Tuesday, August 24, 2010

VC are trying to leverage up and create an exit strategy

Of proposed IPOs by PetroAlgae and Gevo, BlueFire CEO Arnold Klann is quoted in Biofuels Digest:

“Its not what it cracked up to be,” he joked about being a public company CEO. “They’re trying to raise money, VC are trying to leverage up and create an exit strategy. But a lot of these technologies are hostage to the price of sugar.”

Of legal issues in cellulosic ethanol as seen by the Cellulosic Ethanol Alliance:

“It is hard to get 30 companies moving in one direction,” Klann noted, “but we are positioning to work on some legislative fixes, for example extending production credits because they expire on 12/31/2012 and there isn’t going to be a lot of production by them. Also, extending the investment tax credit to cellulosic biofuels. In our case, we can take some of the ITC because as part of our process, we create power in our system and can tap into the ITC for that.

“Also, we still don’t have a mandated marketplace, and even though the EPA has set a price of $1.56 per gallon for RINs, blenders can opt out because the EPA waives down the mandate. We think we might be able to do this via rule-making, because getting a bill passed in this environment might be difficult.

Of IPOs, from the old days of the internet boom,

Firms no longer needed strong financials and a solid history to go public. Instead, IPOs were done by smaller startups seeking to expand their business. There's nothing wrong with wanting to expand, but most of these firms had never made a profit and didn't plan on being profitable any time soon. Founded on venture capital funding, they spent like Texans trying to generate enough excitement to make it to the market before burning through all their cash. In cases like this, companies might be suspected of doing an IPO just to make the founders rich. In VC talk, this is known as an exit strategy, implying that there's no desire to stick around and create value for shareholders. The IPO then becomes the end of the road rather than the beginning.

In this kind of set-up, the VCs are not checking the patent portfolio, except as it might influence "excitement."

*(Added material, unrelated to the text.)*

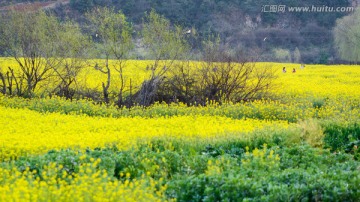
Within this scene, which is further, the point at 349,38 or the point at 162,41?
the point at 349,38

ARNOLD W. REITZE, JR., Biofuels - Snake Oil for the Twenty-First Century, 87 Or. L. Rev. 1183 with conclusion

Congress should slash its subsidies for corn-based ethanol and focus its efforts on research and development efforts to advance the technologies needed to reduce our need for foreign petroleum. We should be working to lower the costs of cellulosic ethanol production as well as working on promising alternative transportation energy sources including plug-in electric vehicles powered by electricity from wind or solar technologies. Energy derived from microbial energy conversion is another promising technology for the longer term that deserves more research and development effort. n460 Second, if we are to use ethanol, barriers to its importation of ethanol should be abolished in order to enhance the na-tion's fuel diversity, although policies concerning ethanol from all sources need to give serious scrutiny to its impact on the environment and food prices. Third, the government should not be working to build an ethanol infrastructure whose economic viability depends on government subsidies. We do not need another economic meltdown because massive amounts of capital were used to develop an industry that is not sustainable. Fourth, the EPA, DOE, DOT, and other relevant executive agencies should be tasked with developing a national fuel policy using a process that is open and transparent. This would include measures to reduce the distortion of the economic system caused by subsidies to the energy industry that would help place the alternative energy industry on a level playing field. A renewable fuels pro-gram should be an important part of a national energy policy, but it must be sustainable, and it should not be based on long-term government subsidies.